# TO BE DONE
Count how many lines of the items below contain the word "suspenders". Reply with the number only.

# MATERIAL FOR THIS EXERCISE
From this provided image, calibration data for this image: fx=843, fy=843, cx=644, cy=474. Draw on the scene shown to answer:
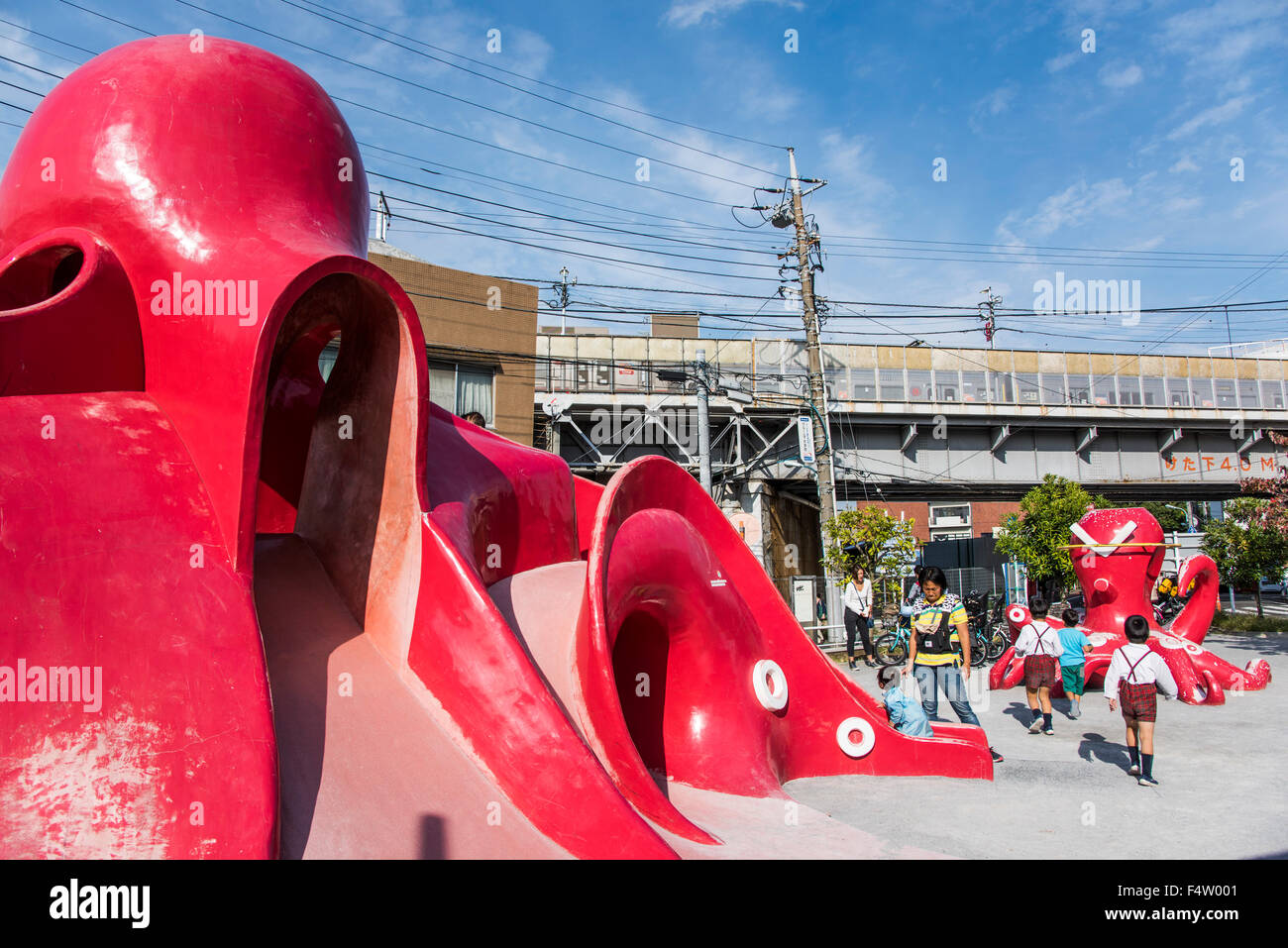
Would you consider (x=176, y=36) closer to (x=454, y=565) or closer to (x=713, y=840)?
(x=454, y=565)

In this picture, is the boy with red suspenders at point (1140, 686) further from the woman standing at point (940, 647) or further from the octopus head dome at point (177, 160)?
the octopus head dome at point (177, 160)

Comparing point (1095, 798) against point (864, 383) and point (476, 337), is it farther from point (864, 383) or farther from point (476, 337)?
point (864, 383)

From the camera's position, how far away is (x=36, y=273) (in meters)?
6.04

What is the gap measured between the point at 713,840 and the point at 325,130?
6202 millimetres

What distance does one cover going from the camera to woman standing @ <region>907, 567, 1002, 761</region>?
8.21 m

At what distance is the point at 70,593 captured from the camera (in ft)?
14.8

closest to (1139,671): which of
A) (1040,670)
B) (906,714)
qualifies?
(906,714)

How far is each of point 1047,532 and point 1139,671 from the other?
47.2 feet

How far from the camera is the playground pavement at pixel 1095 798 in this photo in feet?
19.4

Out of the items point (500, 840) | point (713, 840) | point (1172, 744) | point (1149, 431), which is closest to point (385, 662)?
point (500, 840)

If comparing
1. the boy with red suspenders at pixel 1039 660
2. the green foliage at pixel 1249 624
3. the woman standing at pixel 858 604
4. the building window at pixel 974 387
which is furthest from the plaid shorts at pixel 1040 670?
the building window at pixel 974 387

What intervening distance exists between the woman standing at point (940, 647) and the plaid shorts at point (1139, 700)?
1.31 m

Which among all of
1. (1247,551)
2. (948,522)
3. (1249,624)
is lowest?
(1249,624)

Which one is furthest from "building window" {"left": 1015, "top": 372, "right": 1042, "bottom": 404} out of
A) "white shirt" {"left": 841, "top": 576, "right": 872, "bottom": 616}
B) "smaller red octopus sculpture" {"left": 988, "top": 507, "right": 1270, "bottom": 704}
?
"white shirt" {"left": 841, "top": 576, "right": 872, "bottom": 616}
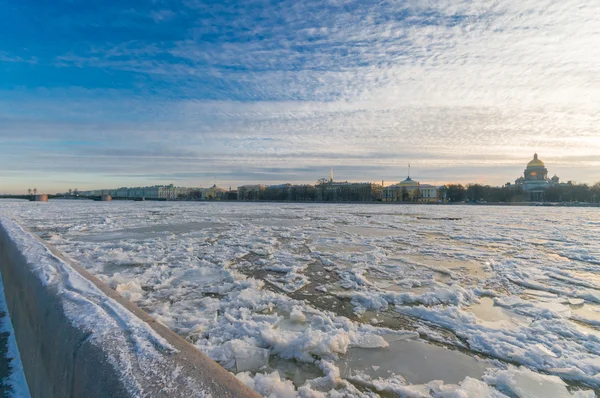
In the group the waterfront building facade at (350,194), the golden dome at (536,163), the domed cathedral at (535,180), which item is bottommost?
the waterfront building facade at (350,194)

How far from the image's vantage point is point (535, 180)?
111 m

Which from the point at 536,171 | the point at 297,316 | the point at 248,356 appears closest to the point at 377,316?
the point at 297,316

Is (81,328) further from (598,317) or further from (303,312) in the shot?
(598,317)

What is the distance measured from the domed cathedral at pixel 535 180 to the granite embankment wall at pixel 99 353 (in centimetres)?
12175

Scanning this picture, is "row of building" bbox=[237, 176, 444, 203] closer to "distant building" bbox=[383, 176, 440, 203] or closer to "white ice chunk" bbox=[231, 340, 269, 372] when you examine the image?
"distant building" bbox=[383, 176, 440, 203]

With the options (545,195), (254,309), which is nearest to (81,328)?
(254,309)

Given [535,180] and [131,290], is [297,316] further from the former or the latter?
[535,180]

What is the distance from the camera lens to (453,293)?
16.5 ft

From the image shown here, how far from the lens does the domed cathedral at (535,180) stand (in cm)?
10106

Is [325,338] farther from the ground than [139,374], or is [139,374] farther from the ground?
[139,374]

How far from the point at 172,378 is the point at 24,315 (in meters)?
2.21

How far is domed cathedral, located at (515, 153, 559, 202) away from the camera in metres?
101

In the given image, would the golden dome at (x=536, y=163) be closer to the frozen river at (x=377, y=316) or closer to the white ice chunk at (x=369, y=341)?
the frozen river at (x=377, y=316)

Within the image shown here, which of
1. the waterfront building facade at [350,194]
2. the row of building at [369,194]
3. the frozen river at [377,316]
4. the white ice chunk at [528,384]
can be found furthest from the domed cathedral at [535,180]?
the white ice chunk at [528,384]
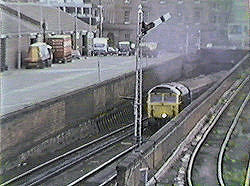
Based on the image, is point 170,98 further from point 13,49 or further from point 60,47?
point 60,47

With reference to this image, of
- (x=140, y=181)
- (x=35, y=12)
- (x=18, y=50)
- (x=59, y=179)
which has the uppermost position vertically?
(x=35, y=12)

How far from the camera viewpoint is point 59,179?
14.6m

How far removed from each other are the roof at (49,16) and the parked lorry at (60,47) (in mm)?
1673

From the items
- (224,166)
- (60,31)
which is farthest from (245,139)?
(60,31)

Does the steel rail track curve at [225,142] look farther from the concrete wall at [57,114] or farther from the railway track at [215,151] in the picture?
the concrete wall at [57,114]

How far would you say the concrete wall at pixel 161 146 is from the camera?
10.4 m

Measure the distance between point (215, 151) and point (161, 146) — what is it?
11.0 feet

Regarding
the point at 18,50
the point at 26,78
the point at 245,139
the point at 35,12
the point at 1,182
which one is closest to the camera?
the point at 1,182

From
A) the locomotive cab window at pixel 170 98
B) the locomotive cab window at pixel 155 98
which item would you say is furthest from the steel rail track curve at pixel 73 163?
the locomotive cab window at pixel 170 98

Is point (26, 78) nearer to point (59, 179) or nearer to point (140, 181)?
point (59, 179)

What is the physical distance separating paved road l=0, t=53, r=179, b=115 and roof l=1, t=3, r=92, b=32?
4139mm

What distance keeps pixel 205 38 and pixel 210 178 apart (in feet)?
126

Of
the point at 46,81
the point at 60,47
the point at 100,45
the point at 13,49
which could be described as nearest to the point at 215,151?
the point at 46,81

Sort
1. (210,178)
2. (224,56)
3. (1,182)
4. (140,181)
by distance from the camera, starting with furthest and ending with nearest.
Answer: (224,56)
(1,182)
(210,178)
(140,181)
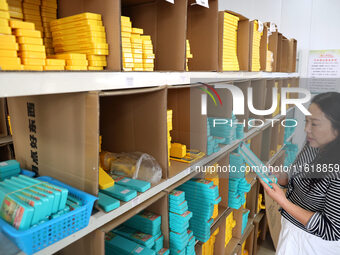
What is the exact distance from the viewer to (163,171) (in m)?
1.45

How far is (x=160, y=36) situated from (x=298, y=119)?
13.9 feet

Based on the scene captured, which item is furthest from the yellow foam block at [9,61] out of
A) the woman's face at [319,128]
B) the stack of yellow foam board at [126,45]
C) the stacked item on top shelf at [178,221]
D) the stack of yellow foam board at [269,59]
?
the stack of yellow foam board at [269,59]

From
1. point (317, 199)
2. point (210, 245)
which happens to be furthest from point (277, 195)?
point (210, 245)

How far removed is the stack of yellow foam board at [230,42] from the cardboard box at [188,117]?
34cm

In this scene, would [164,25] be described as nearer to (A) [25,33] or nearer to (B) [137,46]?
(B) [137,46]

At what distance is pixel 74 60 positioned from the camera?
3.27ft

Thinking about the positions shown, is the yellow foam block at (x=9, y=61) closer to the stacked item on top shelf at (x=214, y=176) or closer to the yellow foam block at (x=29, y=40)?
the yellow foam block at (x=29, y=40)

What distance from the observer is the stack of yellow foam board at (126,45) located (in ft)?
3.84

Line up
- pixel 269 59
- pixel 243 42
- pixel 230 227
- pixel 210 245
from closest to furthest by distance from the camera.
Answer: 1. pixel 243 42
2. pixel 210 245
3. pixel 230 227
4. pixel 269 59

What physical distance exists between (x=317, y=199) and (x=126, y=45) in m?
1.49

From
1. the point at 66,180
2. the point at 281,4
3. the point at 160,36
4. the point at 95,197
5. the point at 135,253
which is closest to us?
the point at 95,197

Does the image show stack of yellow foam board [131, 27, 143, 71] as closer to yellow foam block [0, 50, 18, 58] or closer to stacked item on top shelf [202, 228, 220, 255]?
yellow foam block [0, 50, 18, 58]

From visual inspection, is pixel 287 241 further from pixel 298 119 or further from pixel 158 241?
pixel 298 119

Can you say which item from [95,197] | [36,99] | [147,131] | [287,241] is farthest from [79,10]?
[287,241]
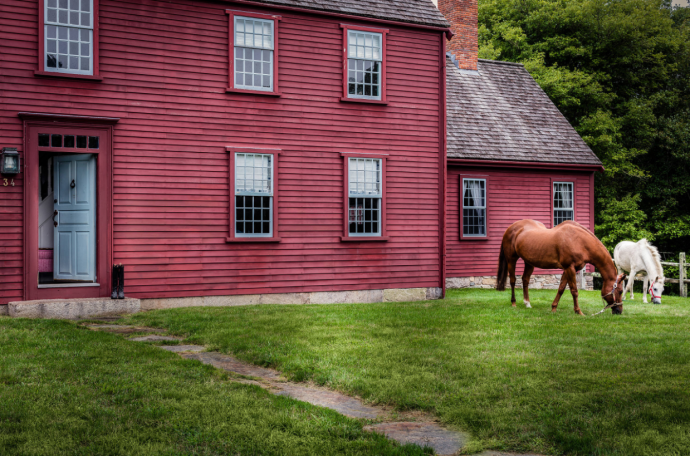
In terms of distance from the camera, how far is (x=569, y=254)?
12344mm

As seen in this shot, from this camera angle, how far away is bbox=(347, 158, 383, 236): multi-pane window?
1496 centimetres

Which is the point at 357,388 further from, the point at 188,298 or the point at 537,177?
the point at 537,177

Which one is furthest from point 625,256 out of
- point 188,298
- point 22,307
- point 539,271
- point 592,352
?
point 22,307

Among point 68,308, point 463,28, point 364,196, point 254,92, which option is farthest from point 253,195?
point 463,28

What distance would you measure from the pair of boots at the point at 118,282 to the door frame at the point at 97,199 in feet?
0.68

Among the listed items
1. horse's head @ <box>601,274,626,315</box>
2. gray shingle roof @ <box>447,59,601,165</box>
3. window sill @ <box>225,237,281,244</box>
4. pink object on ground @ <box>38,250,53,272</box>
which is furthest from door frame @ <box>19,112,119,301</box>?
gray shingle roof @ <box>447,59,601,165</box>

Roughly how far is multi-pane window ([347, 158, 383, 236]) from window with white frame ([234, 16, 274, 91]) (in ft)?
9.08

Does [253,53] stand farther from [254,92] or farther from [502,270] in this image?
[502,270]

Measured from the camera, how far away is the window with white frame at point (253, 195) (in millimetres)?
13742

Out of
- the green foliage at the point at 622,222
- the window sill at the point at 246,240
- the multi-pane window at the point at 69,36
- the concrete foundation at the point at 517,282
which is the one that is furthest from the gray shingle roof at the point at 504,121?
the multi-pane window at the point at 69,36

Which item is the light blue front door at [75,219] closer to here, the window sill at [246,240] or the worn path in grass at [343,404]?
the window sill at [246,240]

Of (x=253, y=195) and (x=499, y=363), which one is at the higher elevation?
(x=253, y=195)

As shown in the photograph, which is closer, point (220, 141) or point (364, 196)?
point (220, 141)

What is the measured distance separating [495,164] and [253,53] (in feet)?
31.2
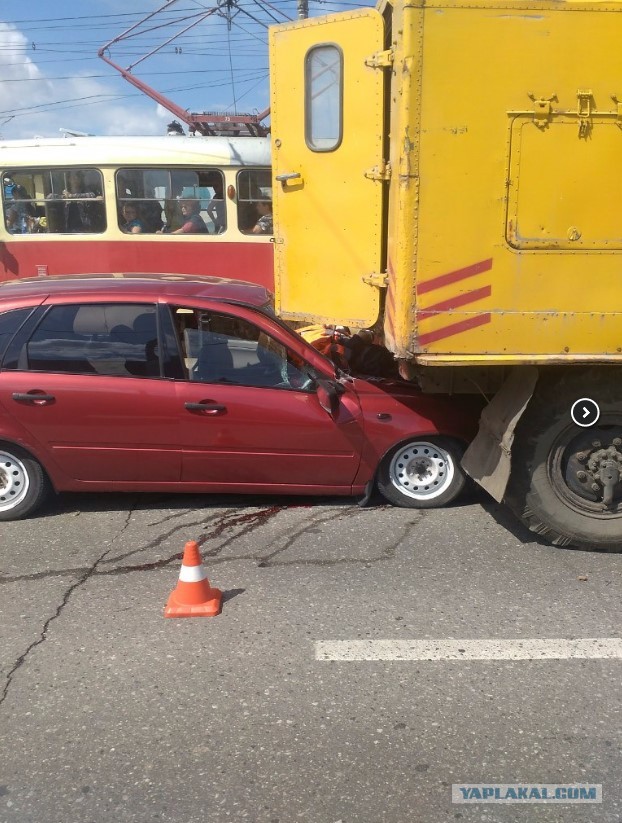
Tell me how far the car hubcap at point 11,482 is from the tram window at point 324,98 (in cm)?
292

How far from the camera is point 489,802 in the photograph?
2.56 metres

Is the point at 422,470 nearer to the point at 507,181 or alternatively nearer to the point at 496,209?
the point at 496,209

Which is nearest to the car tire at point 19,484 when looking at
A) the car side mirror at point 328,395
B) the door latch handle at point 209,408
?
the door latch handle at point 209,408

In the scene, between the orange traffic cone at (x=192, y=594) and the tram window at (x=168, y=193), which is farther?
the tram window at (x=168, y=193)

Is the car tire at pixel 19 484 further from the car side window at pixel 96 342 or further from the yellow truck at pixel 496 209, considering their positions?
the yellow truck at pixel 496 209

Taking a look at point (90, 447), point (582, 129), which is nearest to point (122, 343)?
point (90, 447)

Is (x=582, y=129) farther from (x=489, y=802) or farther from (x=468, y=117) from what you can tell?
(x=489, y=802)

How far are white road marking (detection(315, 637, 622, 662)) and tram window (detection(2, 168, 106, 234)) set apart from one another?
24.8ft

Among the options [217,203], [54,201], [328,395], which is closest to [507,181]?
[328,395]

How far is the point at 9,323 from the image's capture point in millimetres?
4820

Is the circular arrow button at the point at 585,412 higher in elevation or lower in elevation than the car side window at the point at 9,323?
lower

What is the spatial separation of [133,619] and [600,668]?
7.58 feet

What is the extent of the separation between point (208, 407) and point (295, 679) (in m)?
2.06

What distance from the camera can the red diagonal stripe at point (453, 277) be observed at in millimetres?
3885
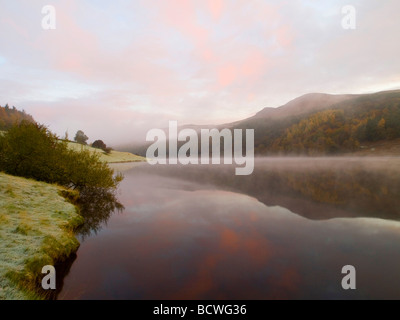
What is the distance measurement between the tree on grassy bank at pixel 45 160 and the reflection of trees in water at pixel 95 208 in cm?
230

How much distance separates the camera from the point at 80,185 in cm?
2806

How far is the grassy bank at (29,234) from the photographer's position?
8.27 m

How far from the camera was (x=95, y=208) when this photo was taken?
23719 millimetres

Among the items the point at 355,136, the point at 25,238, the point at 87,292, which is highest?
the point at 355,136

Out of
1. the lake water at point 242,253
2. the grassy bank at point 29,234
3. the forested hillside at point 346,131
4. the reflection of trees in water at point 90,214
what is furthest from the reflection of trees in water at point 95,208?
the forested hillside at point 346,131

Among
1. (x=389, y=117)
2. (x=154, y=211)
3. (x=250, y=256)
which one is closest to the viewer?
(x=250, y=256)

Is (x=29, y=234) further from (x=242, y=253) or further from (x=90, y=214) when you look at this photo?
(x=242, y=253)

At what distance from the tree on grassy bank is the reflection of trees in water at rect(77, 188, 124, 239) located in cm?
230

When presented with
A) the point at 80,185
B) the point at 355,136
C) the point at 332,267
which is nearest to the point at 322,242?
the point at 332,267

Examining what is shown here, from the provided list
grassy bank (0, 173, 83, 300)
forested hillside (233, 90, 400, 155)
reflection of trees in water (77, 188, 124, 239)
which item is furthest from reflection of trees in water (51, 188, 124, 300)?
→ forested hillside (233, 90, 400, 155)

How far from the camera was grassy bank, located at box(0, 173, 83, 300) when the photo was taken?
8.27m

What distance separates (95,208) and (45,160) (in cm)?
929
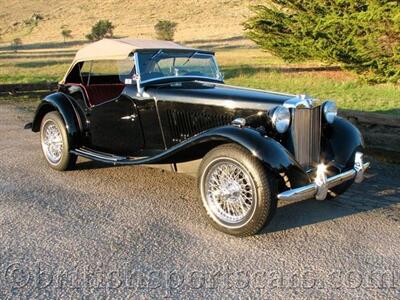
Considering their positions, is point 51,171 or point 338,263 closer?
point 338,263

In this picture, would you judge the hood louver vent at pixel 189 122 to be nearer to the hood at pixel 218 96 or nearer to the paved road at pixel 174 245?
the hood at pixel 218 96

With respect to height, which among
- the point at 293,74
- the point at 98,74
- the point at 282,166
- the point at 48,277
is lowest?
the point at 293,74

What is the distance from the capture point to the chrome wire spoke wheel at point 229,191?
13.7 feet

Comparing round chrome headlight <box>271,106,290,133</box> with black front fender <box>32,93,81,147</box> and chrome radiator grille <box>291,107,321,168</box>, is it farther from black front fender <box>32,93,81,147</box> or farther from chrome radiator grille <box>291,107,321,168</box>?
black front fender <box>32,93,81,147</box>

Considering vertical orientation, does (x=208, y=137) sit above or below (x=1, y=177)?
above

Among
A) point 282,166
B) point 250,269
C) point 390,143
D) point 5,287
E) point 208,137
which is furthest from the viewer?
point 390,143

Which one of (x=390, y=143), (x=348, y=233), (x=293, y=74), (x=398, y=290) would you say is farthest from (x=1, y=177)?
(x=293, y=74)

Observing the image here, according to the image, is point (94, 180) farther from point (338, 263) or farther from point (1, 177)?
point (338, 263)

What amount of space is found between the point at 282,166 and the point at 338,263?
943mm

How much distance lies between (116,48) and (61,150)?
5.19 ft

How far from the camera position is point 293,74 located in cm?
2152

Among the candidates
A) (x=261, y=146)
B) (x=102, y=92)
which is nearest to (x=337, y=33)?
(x=102, y=92)

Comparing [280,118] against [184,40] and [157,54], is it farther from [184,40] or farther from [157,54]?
[184,40]

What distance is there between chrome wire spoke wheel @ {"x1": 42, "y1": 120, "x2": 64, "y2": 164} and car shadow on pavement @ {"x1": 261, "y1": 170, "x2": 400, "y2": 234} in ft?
10.5
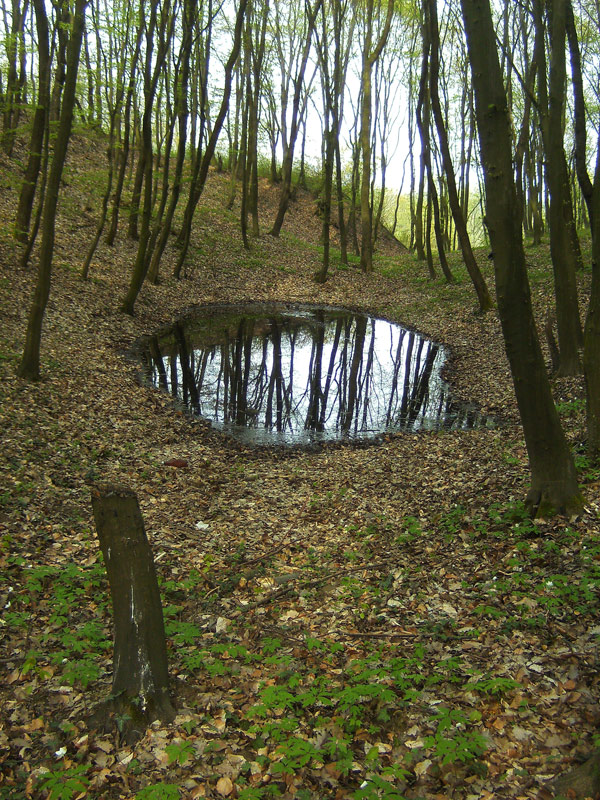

# RESPONSE BELOW
2